# [Task to complete]
Reproduce, word for word, the entries from the line containing "How far does" up to and including the final line of the entries.

■ ■ ■

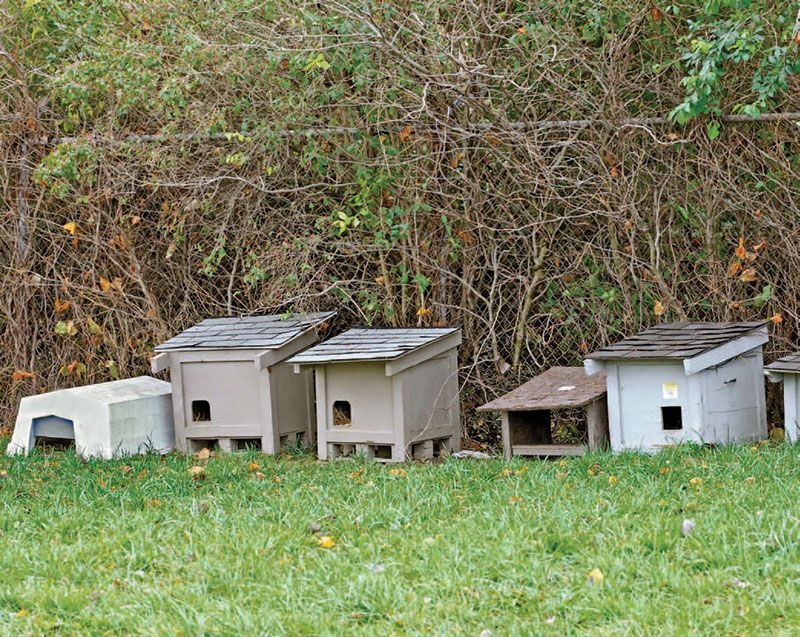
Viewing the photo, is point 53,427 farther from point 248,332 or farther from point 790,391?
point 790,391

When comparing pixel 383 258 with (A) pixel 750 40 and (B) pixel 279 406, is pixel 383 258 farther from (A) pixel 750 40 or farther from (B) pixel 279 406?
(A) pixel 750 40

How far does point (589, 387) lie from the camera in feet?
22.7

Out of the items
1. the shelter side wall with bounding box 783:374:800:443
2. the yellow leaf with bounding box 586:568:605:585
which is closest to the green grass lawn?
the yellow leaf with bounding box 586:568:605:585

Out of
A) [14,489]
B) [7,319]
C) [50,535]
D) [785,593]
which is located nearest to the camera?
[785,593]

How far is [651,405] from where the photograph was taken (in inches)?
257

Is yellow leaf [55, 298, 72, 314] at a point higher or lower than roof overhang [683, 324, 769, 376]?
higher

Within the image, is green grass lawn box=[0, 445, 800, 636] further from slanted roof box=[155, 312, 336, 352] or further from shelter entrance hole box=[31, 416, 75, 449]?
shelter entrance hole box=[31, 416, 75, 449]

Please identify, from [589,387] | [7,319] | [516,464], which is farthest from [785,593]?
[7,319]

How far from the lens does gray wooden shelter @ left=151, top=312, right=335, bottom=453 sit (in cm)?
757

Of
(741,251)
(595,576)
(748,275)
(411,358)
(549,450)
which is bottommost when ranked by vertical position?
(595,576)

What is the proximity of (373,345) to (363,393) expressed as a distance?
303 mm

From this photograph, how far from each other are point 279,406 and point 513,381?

■ ■ ■

# [Result of this task]
How far does point (589, 387) lie from the camera in feet?
22.7

Out of the items
1. the shelter side wall with bounding box 783:374:800:443
2. the yellow leaf with bounding box 586:568:605:585
which is closest to the green grass lawn?
the yellow leaf with bounding box 586:568:605:585

Out of
A) [14,489]
B) [7,319]
C) [50,535]
D) [785,593]
which is located nearest to the camera?
[785,593]

How far is [651,405] from where the photograph was taken (in inches)?
257

Is yellow leaf [55, 298, 72, 314] at a point higher or lower than roof overhang [683, 324, 769, 376]?
higher

Within the image, is green grass lawn box=[0, 445, 800, 636] further from slanted roof box=[155, 312, 336, 352] or further from shelter entrance hole box=[31, 416, 75, 449]?
shelter entrance hole box=[31, 416, 75, 449]

Please identify, from [589,387] | [7,319] | [516,464], which is farthest from [785,593]?
[7,319]

How far from the lens does gray wooden shelter @ left=151, top=312, right=335, bottom=453 sit (in cm)?
757

Of
(741,251)
(595,576)
(748,275)
(411,358)
(549,450)
which is bottommost when ranked by vertical position?
(595,576)

What is the proximity of (373,345) to (363,393) expressed as a distance?
303 mm

From this photograph, how far from each other are point 279,406 and point 513,381?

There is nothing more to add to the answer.